Welcome to WebmasterWorld Guest from 54.227.231.144

Message Too Old, No Replies

WordPress And Google: Avoiding Duplicate Content Issues

What about posts in few different categories?

   
3:50 pm on Sep 26, 2006 (gmt 0)

5+ Year Member



Hey guys,

I was wondering what do you think about blogs and WordPress. As you know wordpress can have categories in which it'll show certian posts.
So now I can have 3 categories: A,B,C and then make a post which will be posted in all 3 cats...it'll show in each category, as well as on main page and in archives. As you can see there are many places on the site where that certian post shows.

What do you think, is this duplicate content, or not? How does Google treat such a behaviour?

Any clues?

THanks,
Manca

2:19 pm on Oct 20, 2006 (gmt 0)

10+ Year Member



graywolf's solution probably works well because of the "more" tag. might be a good way to go all around.
2:39 pm on Oct 20, 2006 (gmt 0)

5+ Year Member



Could someone explain please how the "More Tag" solution works for those not overly familiar with WP?
7:36 pm on Oct 20, 2006 (gmt 0)

5+ Year Member



laertes,

This might help:

[codex.wordpress.org...]

5:35 pm on Oct 21, 2006 (gmt 0)

WebmasterWorld Senior Member 10+ Year Member



Basically the "more" tag allows you to decide where the dividing line for what to show on the home and category pages is. If you write 4 paragraphs put the "more" tag at the end of the first. This way the remaining content (majority) is only on the individual page and not duplicated anywhere else.

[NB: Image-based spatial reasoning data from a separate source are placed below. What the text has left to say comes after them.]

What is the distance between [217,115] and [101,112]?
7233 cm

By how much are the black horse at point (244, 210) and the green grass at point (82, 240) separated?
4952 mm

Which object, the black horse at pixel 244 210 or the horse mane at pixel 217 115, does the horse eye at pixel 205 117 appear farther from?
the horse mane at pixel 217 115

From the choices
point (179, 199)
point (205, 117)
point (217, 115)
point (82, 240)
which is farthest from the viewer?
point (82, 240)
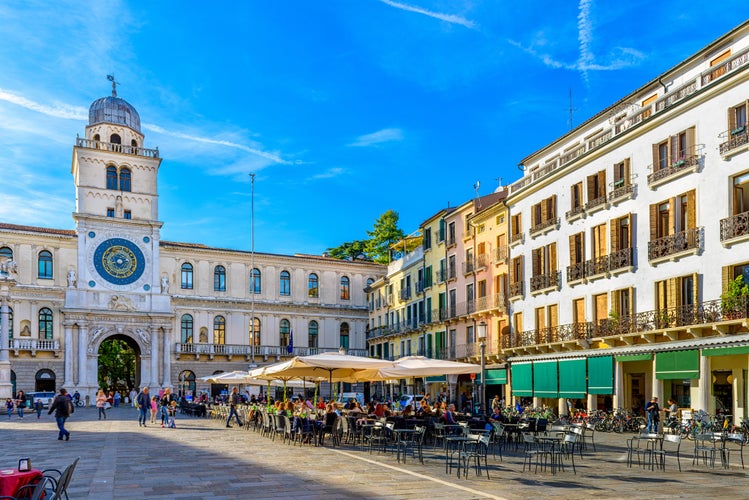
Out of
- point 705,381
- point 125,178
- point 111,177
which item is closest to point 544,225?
point 705,381

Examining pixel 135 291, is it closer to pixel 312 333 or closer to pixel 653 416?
pixel 312 333

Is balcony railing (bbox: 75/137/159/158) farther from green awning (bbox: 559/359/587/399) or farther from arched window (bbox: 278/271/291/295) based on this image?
green awning (bbox: 559/359/587/399)

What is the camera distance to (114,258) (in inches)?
2511

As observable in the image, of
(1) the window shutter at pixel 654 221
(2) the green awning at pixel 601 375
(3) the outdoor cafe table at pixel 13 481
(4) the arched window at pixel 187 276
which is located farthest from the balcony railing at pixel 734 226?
(4) the arched window at pixel 187 276

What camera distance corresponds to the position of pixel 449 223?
50.3 m

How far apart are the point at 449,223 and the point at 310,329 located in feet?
94.2

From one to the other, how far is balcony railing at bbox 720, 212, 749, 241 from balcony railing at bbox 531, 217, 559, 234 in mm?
11677

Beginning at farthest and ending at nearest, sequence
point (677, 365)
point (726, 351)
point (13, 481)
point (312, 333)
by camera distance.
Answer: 1. point (312, 333)
2. point (677, 365)
3. point (726, 351)
4. point (13, 481)

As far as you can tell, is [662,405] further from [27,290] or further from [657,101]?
[27,290]

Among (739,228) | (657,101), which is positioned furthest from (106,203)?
(739,228)

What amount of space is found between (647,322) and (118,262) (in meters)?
47.0

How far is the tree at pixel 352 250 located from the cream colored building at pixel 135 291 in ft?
42.7

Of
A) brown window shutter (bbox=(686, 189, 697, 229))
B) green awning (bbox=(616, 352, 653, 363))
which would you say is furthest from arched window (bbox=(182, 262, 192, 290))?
brown window shutter (bbox=(686, 189, 697, 229))

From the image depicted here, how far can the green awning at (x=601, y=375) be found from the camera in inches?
1247
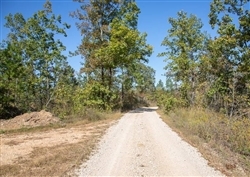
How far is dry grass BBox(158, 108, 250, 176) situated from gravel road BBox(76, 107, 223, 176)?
1.41 feet

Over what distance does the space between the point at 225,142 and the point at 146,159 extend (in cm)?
370

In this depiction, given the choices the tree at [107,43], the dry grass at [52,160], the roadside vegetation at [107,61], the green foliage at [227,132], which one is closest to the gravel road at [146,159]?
the dry grass at [52,160]

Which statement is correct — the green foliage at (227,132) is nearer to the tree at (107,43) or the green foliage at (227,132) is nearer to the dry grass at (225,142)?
the dry grass at (225,142)

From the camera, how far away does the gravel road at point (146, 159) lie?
689 cm

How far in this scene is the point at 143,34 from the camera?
2812cm

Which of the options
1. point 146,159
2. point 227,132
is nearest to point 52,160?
point 146,159

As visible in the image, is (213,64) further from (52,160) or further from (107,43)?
(52,160)

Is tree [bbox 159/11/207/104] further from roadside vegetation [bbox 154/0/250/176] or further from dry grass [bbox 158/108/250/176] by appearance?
dry grass [bbox 158/108/250/176]

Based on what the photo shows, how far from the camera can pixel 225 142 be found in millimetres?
9570

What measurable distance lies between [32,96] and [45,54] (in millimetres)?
4886

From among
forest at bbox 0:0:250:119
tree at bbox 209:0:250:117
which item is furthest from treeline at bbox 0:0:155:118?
tree at bbox 209:0:250:117

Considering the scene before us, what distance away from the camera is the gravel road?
6.89m

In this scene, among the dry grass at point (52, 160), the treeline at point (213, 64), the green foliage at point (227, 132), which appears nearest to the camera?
the dry grass at point (52, 160)

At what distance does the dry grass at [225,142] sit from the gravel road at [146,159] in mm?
429
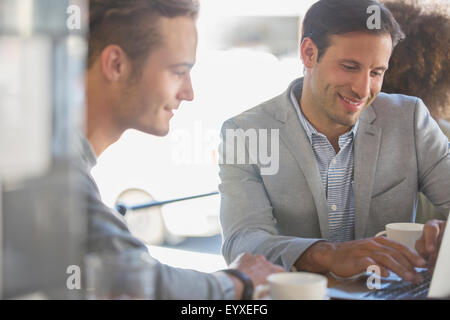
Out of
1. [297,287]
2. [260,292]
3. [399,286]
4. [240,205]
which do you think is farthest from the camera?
[240,205]

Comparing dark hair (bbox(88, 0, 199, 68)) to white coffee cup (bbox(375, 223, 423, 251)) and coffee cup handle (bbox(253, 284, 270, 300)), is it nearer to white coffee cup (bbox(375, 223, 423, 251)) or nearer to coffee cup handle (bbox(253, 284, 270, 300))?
coffee cup handle (bbox(253, 284, 270, 300))

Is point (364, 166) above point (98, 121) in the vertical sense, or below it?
below

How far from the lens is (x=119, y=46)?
50.5 inches

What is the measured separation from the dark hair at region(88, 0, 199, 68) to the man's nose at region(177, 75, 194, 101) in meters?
0.13

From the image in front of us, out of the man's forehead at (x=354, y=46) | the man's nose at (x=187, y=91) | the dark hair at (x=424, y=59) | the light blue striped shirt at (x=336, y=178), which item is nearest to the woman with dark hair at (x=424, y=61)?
the dark hair at (x=424, y=59)

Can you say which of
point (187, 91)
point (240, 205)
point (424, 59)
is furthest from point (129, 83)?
point (424, 59)

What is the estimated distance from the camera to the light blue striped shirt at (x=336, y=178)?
154cm

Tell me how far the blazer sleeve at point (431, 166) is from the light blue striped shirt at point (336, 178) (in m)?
0.23

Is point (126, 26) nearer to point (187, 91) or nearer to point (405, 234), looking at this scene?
point (187, 91)

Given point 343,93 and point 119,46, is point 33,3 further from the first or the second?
point 343,93

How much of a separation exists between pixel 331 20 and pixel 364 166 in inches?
17.4

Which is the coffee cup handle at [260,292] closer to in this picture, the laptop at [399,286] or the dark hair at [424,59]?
the laptop at [399,286]

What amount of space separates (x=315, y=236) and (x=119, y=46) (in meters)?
0.77

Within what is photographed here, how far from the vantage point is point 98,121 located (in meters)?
1.30
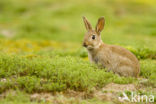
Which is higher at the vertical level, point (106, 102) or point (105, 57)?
point (105, 57)

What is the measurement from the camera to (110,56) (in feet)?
27.8

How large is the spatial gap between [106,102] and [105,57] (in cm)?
254

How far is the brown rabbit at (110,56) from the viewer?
8.22 metres

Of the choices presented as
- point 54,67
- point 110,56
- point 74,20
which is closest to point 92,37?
point 110,56

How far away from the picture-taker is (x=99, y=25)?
8.83 meters

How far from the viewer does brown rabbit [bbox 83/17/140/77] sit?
822 cm

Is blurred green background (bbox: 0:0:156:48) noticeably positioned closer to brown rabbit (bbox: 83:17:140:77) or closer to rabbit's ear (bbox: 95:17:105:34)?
rabbit's ear (bbox: 95:17:105:34)

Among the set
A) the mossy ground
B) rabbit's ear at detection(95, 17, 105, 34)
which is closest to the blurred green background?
the mossy ground

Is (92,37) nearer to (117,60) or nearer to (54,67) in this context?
(117,60)

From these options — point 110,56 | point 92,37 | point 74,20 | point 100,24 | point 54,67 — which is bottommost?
point 54,67

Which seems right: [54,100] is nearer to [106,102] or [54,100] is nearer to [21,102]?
[21,102]

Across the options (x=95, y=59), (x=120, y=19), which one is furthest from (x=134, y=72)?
(x=120, y=19)

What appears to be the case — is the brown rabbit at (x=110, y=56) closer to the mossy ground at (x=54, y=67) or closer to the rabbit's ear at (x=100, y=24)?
the rabbit's ear at (x=100, y=24)

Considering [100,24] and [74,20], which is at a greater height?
[74,20]
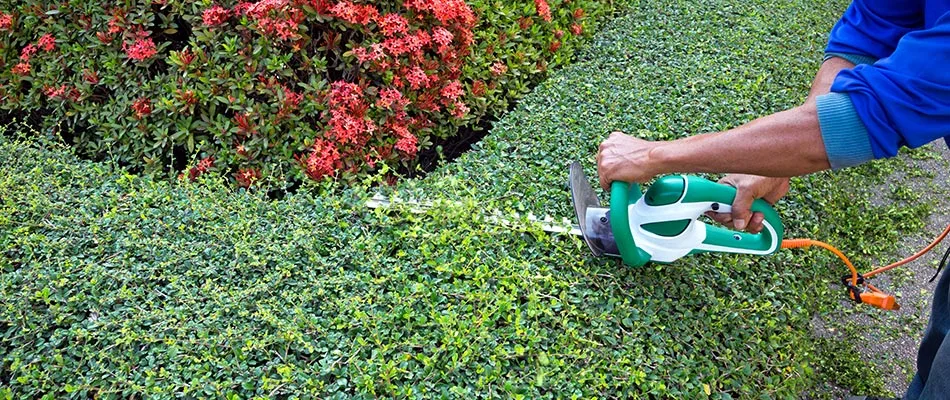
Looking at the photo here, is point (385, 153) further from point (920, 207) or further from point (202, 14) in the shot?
point (920, 207)

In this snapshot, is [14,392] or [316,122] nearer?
[14,392]

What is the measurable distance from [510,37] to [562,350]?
6.81 ft

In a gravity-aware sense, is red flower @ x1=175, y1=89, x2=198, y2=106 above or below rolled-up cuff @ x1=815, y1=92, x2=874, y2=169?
below

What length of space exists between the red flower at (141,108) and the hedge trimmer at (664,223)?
178 centimetres

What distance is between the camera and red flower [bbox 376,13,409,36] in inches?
114

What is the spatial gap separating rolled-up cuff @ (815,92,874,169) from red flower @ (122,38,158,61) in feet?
8.15

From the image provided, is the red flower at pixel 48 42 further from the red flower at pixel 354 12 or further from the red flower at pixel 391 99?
the red flower at pixel 391 99

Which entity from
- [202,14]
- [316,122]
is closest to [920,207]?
[316,122]

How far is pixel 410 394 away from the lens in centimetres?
180

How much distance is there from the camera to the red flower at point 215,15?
280cm

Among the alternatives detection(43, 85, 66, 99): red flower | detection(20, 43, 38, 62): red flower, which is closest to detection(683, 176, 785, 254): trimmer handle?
detection(43, 85, 66, 99): red flower

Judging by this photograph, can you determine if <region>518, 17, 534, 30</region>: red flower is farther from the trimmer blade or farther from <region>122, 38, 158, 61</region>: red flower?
<region>122, 38, 158, 61</region>: red flower

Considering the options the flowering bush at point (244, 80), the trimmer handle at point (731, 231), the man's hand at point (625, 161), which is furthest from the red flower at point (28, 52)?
the trimmer handle at point (731, 231)

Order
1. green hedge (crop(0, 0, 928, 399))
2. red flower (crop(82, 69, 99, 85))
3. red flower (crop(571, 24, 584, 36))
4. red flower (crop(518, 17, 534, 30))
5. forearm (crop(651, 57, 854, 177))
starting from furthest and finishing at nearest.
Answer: red flower (crop(571, 24, 584, 36)) < red flower (crop(518, 17, 534, 30)) < red flower (crop(82, 69, 99, 85)) < green hedge (crop(0, 0, 928, 399)) < forearm (crop(651, 57, 854, 177))
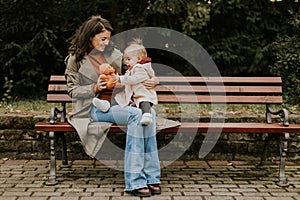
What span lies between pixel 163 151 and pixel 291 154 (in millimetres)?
1405

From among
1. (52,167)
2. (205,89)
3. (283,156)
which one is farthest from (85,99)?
(283,156)

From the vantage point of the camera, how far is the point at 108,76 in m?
4.85

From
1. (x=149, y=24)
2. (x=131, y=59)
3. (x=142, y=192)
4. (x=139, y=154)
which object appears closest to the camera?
(x=142, y=192)

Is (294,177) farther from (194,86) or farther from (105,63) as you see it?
(105,63)

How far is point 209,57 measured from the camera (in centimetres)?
910

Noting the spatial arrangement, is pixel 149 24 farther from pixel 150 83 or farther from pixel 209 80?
pixel 150 83

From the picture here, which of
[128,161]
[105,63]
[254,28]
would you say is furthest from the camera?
[254,28]

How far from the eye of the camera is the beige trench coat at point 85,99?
4.75 metres

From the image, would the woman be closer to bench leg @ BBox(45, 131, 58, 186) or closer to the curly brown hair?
the curly brown hair

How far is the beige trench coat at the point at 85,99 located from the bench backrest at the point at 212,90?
413 millimetres

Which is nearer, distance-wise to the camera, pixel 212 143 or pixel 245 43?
pixel 212 143

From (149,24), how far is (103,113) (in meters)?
4.33

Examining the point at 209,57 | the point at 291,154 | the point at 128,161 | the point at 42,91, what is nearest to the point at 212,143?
the point at 291,154

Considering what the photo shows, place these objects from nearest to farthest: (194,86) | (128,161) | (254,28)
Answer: (128,161) < (194,86) < (254,28)
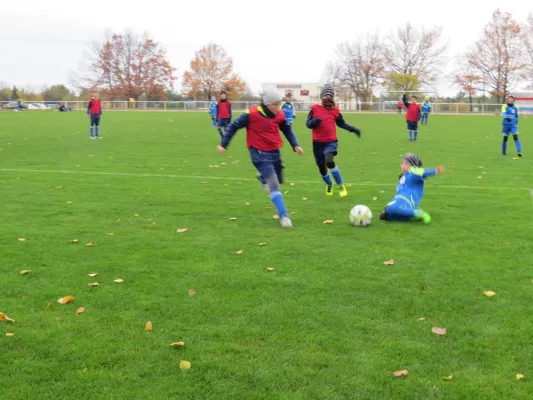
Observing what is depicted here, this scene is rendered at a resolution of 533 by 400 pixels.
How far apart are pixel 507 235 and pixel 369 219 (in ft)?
5.93

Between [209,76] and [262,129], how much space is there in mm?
86121

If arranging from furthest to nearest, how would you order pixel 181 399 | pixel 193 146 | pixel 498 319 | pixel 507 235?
pixel 193 146
pixel 507 235
pixel 498 319
pixel 181 399

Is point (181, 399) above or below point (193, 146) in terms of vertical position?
below

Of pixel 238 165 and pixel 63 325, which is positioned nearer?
pixel 63 325

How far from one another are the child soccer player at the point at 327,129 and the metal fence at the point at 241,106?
173 feet

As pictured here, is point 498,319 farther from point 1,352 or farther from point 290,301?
point 1,352

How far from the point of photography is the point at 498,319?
4922mm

As I see it the individual pages are the "money pages". There used to be a great illustration on this page [searchengineworld.com...] but it seems to have gone AWOL

1:18 am on Oct 22, 2006 (gmt 0)

10+ Year Member



Basically the "more" tag allows you to decide where the dividing line for what to show on the home and category pages is. If you write 4 paragraphs put the "more" tag at the end of the first. This way the remaining content (majority) is only on the individual page and not duplicated anywhere else.

Graywolf, thanks for the tip.

Do you find most of your search results in Google go directly to an individual post, or do the related categories show up in the index?

For example, for some of my keywords I get the category indexed as a result and for other keywords the individual post gets indexed.

3:09 am on Oct 22, 2006 (gmt 0)

WebmasterWorld Senior Member 10+ Year Member



The individual post shows up in the SERP's and is where all the traffic goes. Category listing show sometimes but mostly only as a second result.
3:48 am on Oct 22, 2006 (gmt 0)

5+ Year Member



the "more" tag has solved alot of my problems.. I can report an increase in SE traffic after I went through all my posts and broke them up...
4:24 am on Oct 22, 2006 (gmt 0)

10+ Year Member



Great thread. The more tag sounds like the best solution. Thanks for the information!
2:20 pm on Oct 22, 2006 (gmt 0)

10+ Year Member



The individual post shows up in the SERP's and is where all the traffic goes. Category listing show sometimes but mostly only as a second result.

Do you think this is a result of the "more tag" in categories?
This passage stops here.